5. Right of Set-off; Grant of Security Interest. In addition to all liens upon
and rights of set-off against any monies, securities or other property of the
Guarantor given to the Bank by law, the Bank shall have a security interest in
and a right to set off against all monies, securities and other property of
the Guarantor now or hereafter in the possession of or on deposit with the
Bank, the Bank's agents or any one or more of them, whether held in general or
special account or deposit or for safekeeping or otherwise; and each such
security interest and right of set-off may be exercised without demand upon or
notice to the Guarantor. No action or inaction by the Bank with respect to any
security interest or right of set-off shall be deemed a waiver thereof and
every right of set-off and security interest shall continue in full force and
effect until specifically released by the Bank in writing. The security
interest created hereby shall secure all of the Guarantor's obligations under
this Guaranty.

## LISTED ENTRIES:
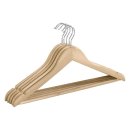 WENKO Formbügel Eco mit Steg und Rockkerbe 45cm 5er Set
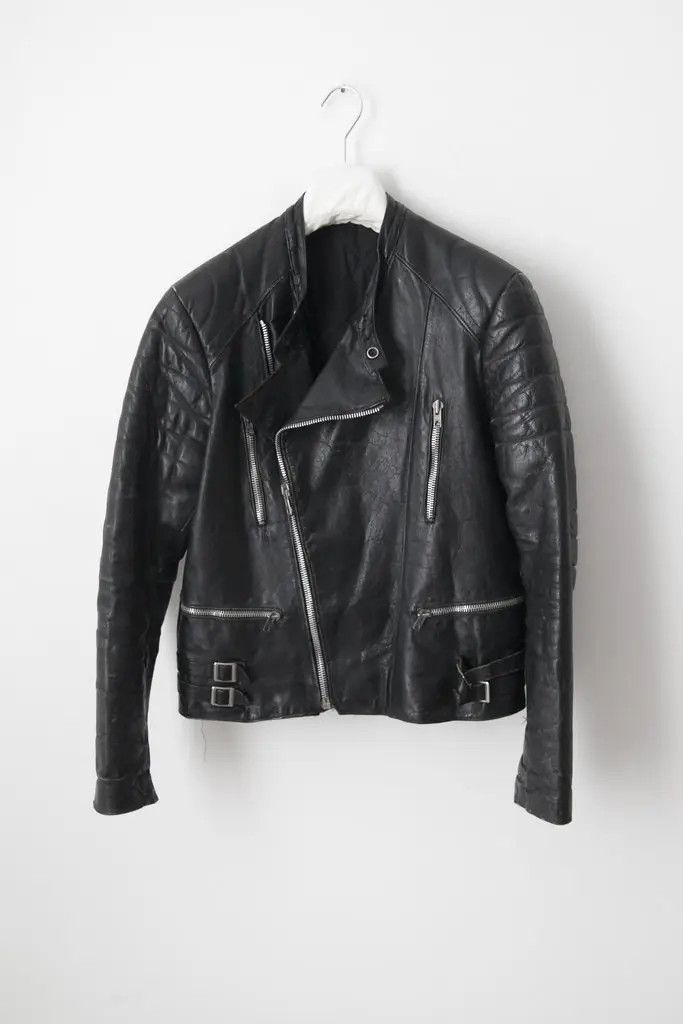 Vintage Vintage rider leather jacket Size US S / EU 44-46 / 1 - 1 Thumbnail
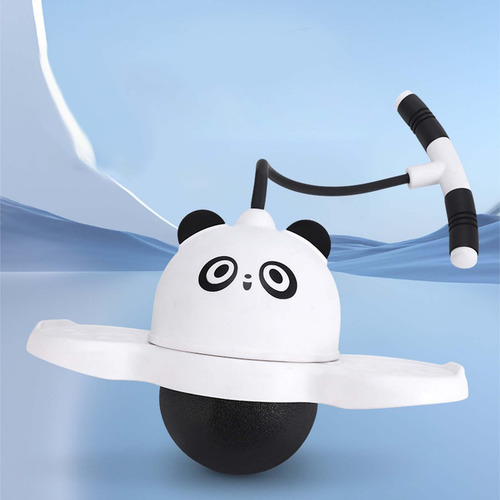 Pogo Ball Con Mango Ejercicio Pogo Stick Pelota Panda Blanco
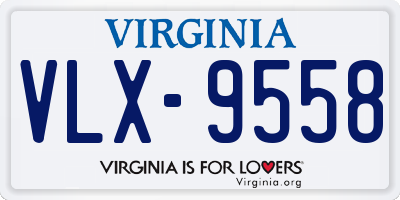 VA license plate VLX9558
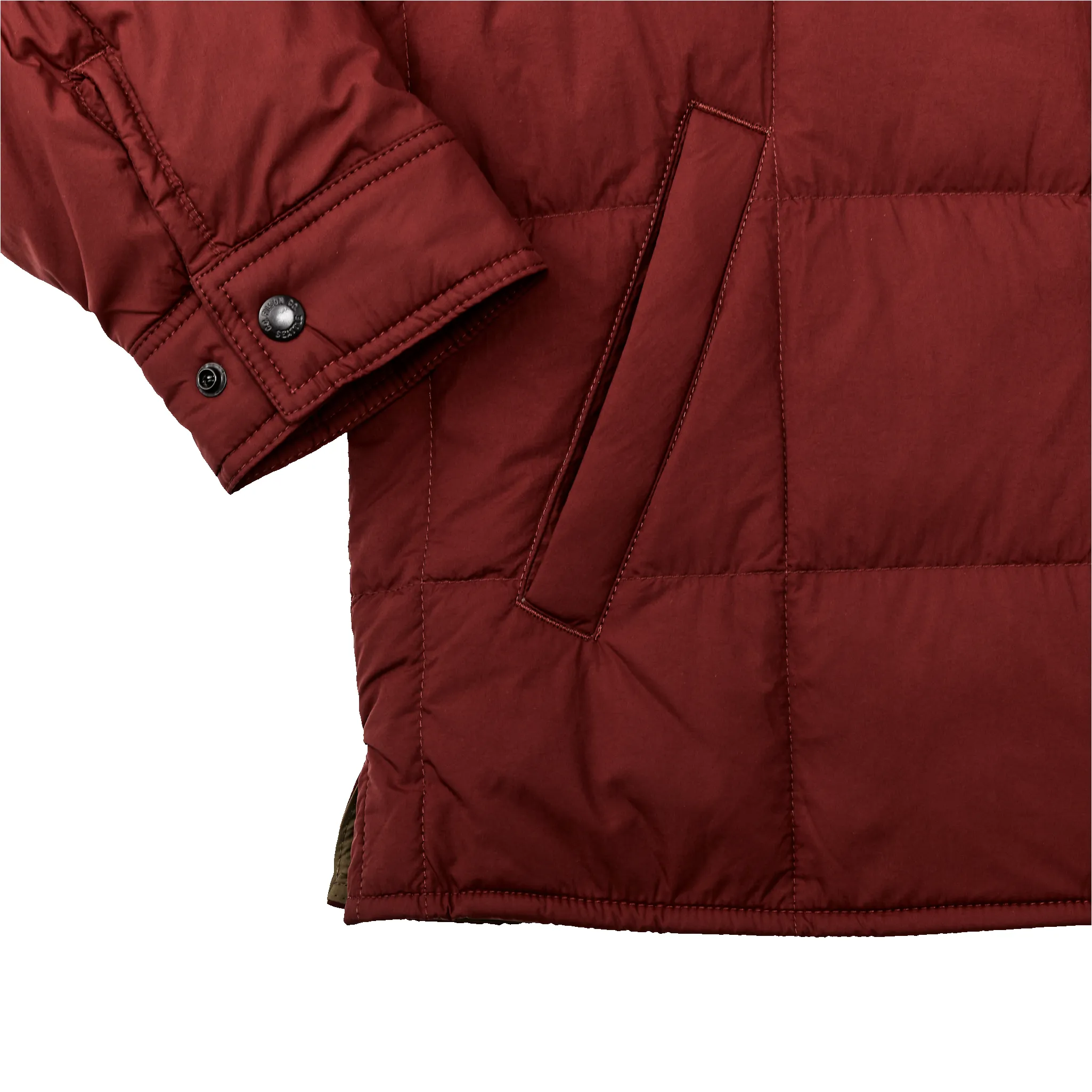 Lightweight Down Jac-shirt - Madder Red sold by Filson product image thumbnail 5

## WORK INSTRUCTION 1:
According to the set-off clause, how long does each right of set-off and security interest stay in full force and effect?
## WORK INSTRUCTION 2:
Carry on the set-off clause from its final sentence.
The listing has no connection to the set-off clause.

## TASK OUTPUT 1:
It continues until the Bank specifically releases it in writing.

## TASK OUTPUT 2:
6. Right of Foreclosure. The Bank may foreclose, either by judicial foreclosure
or by exercise of power of sale, any deed of trust securing any Indebtedness
even though such foreclosure may destroy or diminish the Guarantor's rights
against the Debtor. The Guarantor shall be liable to the Bank for any part of
any Indebtedness remaining unpaid after any such foreclosure whether or not such
foreclosure was for fair market value.
7. Subordination. Any indebtedness of the Debtor or any endorser, cosigner,
other guarantor or other person liable on any Indebtedness now or hereafter owed
to the Guarantor is hereby subordinated to the Indebtedness. Such indebtedness
owed to the Guarantor shall, if the Bank so requests, be collected, enforced and
received by the Guarantor as trustee for the Bank and be paid over to the Bank
on account of the Indebtedness but without reducing or affecting in any manner
the liability of the Guarantor set forth herein. Should the Guarantor fail to
collect the proceeds of any such indebtedness owed to it and pay the proceeds to
the Bank, the Bank, as the Guarantor's attorney-in-fact, may do such acts and
sign such documents in the Guarantor's name as the Bank considers necessary to
effect such collection.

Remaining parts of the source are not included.